Dubai’s bold announcement of a 1GW solar park will see the first 10MW PV contract tendered in June, with concentrated solar power tenders to follow. Heba Hashem in Dubai reports.
As Abu Dhabi’s 100MW Shams 1 CSP plant approaches its completion date, Dubai is delving into solar power with a project ten times the capacity, incorporating both concentrated solar power and photovoltaics.
The Mohammad Bin Rashid Al Maktoum solar park, named after the Dubai sovereign, aims to generate 1,000MW by 2030 at a total cost of Dh12 billion (€2.5bn; US$3.3bn). The first portion, a 10MW solar photovoltaic (PV) project, is scheduled for commissioning by the fourth quarter of 2013, at a cost of Dh120million (€24.7mn; US$32.6mn).
This first phase will be fully funded and implemented by Dubai’s Supreme Council of Energy (SCE) and managed and operated by Dubai Electricity and Water Authority (DEWA), the state-owned sole power supplier.
“Currently in Dubai, 4.5MW of power is generated by solar energy”, says Najeeb Zaafrani, CEO of the SCE. Across the emirate, the utility has an installed capacity of 7,361MW – all run on oil and gas, with peak demand remaining well below 6,000MW. But a small portion of the city’s electricity runs on solar power.
PV was chosen for the solar park’s first phase because it has less interconnectivity requirements than concentrated solar power (CSP) and because DEWA’s existing grid is available in the area, explains Saeed Al Tayer, vice chairman of the SCE and CEO of DEWA. In the long-term however, CSP will be integrated and will produce the lion’s share of total power.
CSP to dominate
Of the envisaged 1,000MW, 200MW will be generated through PV and 800MW through CSP, Chairman of Dubai Supreme Council of Energy Waleed Salman told CSP Today.
A 48-square kilometre area in Seih Al Dahal, near the Dubai-Al Ain road has been chosen to host the solar park. The site is large enough to accommodate two types of CSP: parabolic troughs and solar power towers.
Although still in its very early stages, the project apparently favours CSP, despite the fall in global PV prices.
“What I understand is that DEWA does not favour any technology in particular. All options remain open”, said an officer at the Dubai Carbon Centre of Excellence, who preferred to remain anonymous. But from the miniature project model currently showcased at DEWA’s headquarters, dozens of parabolic mirror arrays and two powers towers can be seen, in addition to a large group of PV panels.
According to Mr Salman, the CSP portion is likely to be an integrated solar combined cycle (ISCC). He says hybrid makes sense for integrating the two types of CSP technologies. ISCC would be suitable for Dubai given the country’s oil and gas resources. The UAE boasts the world’s seventh and sixth largest oil and gas reserves, respectively.
Dry cooling on the cards
CSP sites typically use large amounts of water for cooling, up to 500 million gallons a year or about 800 gallons per megawatt hour. Using air instead of water for the cooling process can reduce water consumption by a whopping 97%, according to The European Water Platform.
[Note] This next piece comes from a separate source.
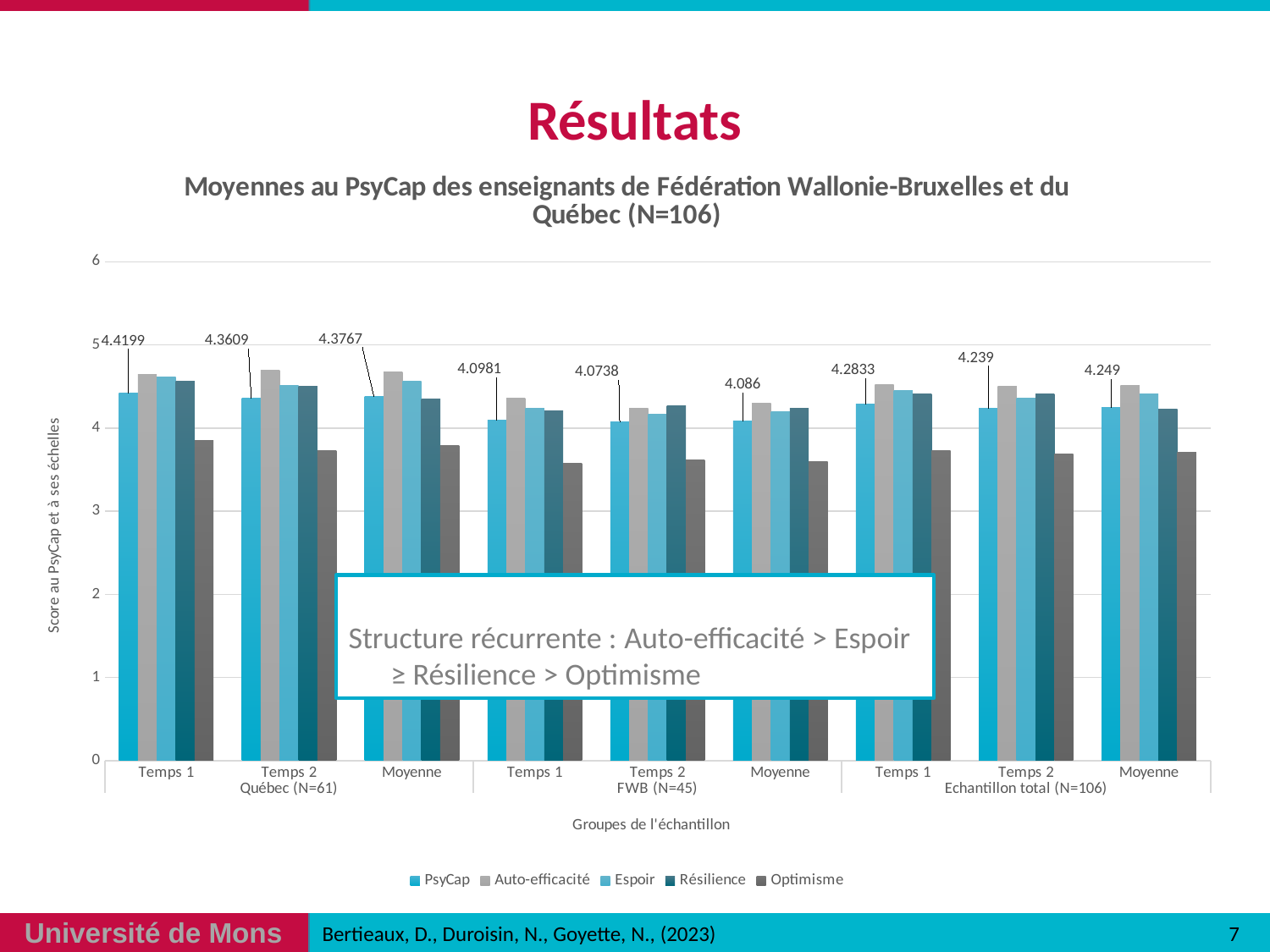
How many series does the legend list? 5 Does the PsyCap value rise or fall from Temps 1 to Temps 2 in the Québec (N=61) group? fall Is the Optimisme value for Temps 1 in the Québec (N=61) group greater or less than 4? less What is the difference between the PsyCap values for Temps 1 Québec (N=61) and Temps 2 FWB (N=45)? 0.3461 What is the PsyCap value for Moyenne in the FWB (N=45) group? 4.086 What is the PsyCap value for Temps 1 in the Québec (N=61) group? 4.4199 Which category has the highest PsyCap value? Temps 1, Québec (N=61) Which is larger: the PsyCap value for Temps 1 in Québec (N=61) or for Temps 1 in FWB (N=45)? Temps 1 in Québec (N=61) What kind of chart is shown on the slide? bar chart Which category has the lowest PsyCap value? Temps 2, FWB (N=45) What is the PsyCap value for Temps 2 in the Echantillon total (N=106) group? 4.239 How many category groups are shown on the x axis? 9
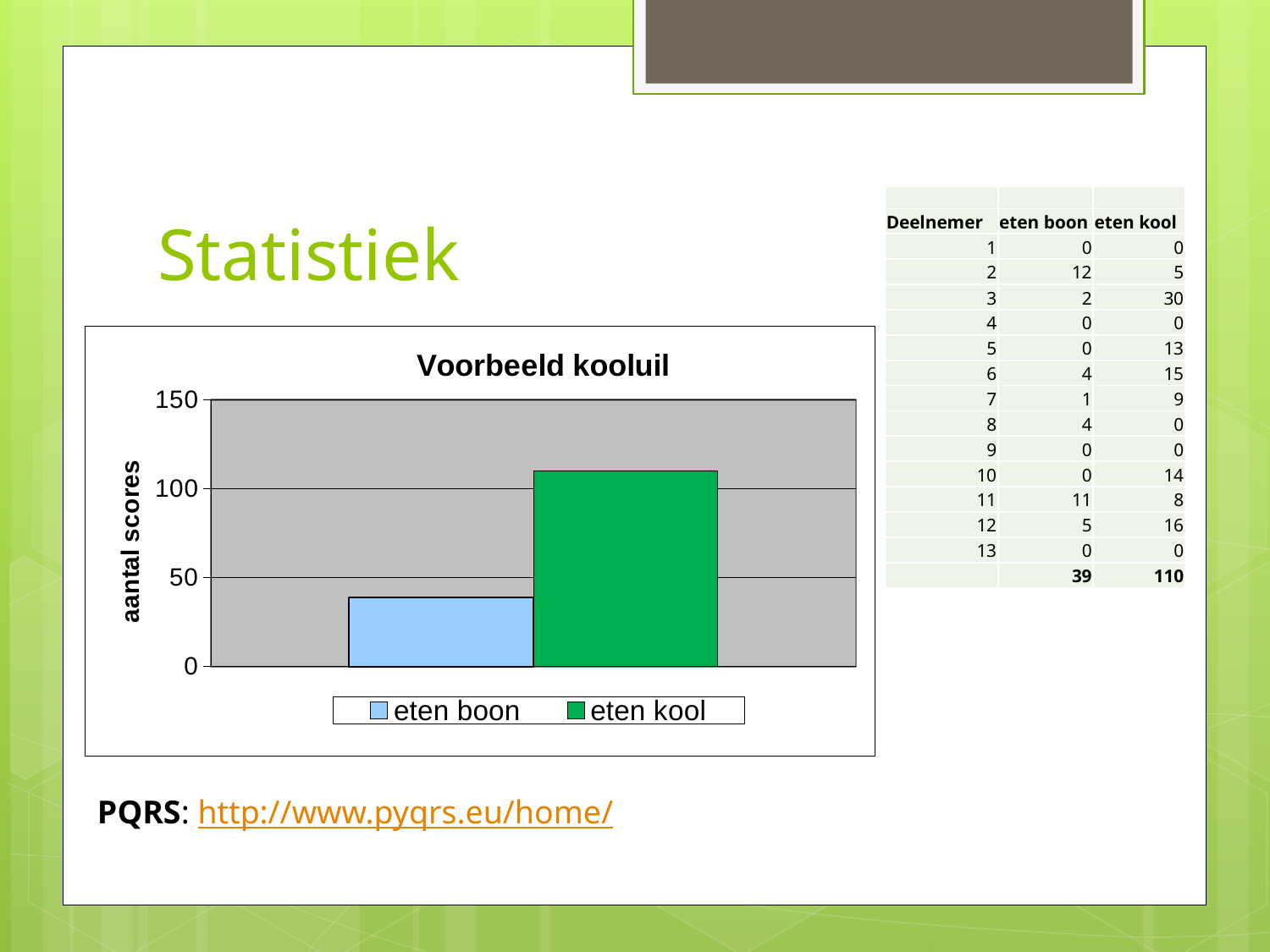
How many bars are plotted in the chart? 2 According to the totals in the table next to the chart, what is the value plotted for eten kool? 110 What is the label of the y axis of the chart? aantal scores Is the bar for eten kool greater or less than 100? greater What is the title of the chart? Voorbeeld kooluil Which series has the lowest bar in the chart? eten boon Which series has the highest bar in the chart? eten kool How many series does the chart legend list? 2 Is the bar for eten kool greater or less than 150? less What kind of chart is shown on the slide? bar chart Which is larger in the chart, the bar for eten boon or the bar for eten kool? eten kool Is the bar for eten boon greater or less than 50? less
Increasing water scarcity in the region means that dry cooling technology may well feature in the plants. “This is one of the aspects being studied by the consulting firm; however, it is too early to confirm technical specifications until we have reached that stage”, says Mr Salman.
In early March, Austrian firm ILF Consulting Engineers was awarded a consultancy contract for the overall development of the project’s first phase, while Belgium’s Tractebel Engineering, a subsidiary of GDF Suez, is developing the regulations and procedures for connecting the solar plants to Dubai’s power grid.
ILF has been working on a 120MW solar ISCC power plant in Tunisia, where it was selected by STEG Energies Renouvelables to conduct the design study and select the optimum configuration for the combined cycle and CSP plant.
The two European consultancies will together help plan the first part of the project, leading up to the expansion of the solar park. Next June, the tender for developers is set to open, and the later stages of the project will be done in cooperation with Masdar City and will be open to partnerships, particularly from the private sector.
Abu Dhabi aims to generate 7% of its power from renewable sources by 2020, and Dubai is targeting a mere 1% by 2020 and 5% by 2030. These targets fall well below international renewable energy targets, in particular those of EU member countries, which have set a target of a 20% share of renewable energy by 2020.
Abu Dhabi's and Dubai's renewable energy generating capacity targets are “relatively low from a global perspective and do not present a real problem for integration into the network”, says Bruce Smith, Business Advisor for the Abu Dhabi Water and Electricity Authority (ADWEA).
Yet Smith emphasized that solar power is expected to form the bulk of the proposed capacity of renewable energy in the UAE, where radiation levels are more dependable and predictable during the peak demand period of summer months than European wind and solar power. The picture will certainly be clearer in eighteen years from now, when the entire solar park is complete.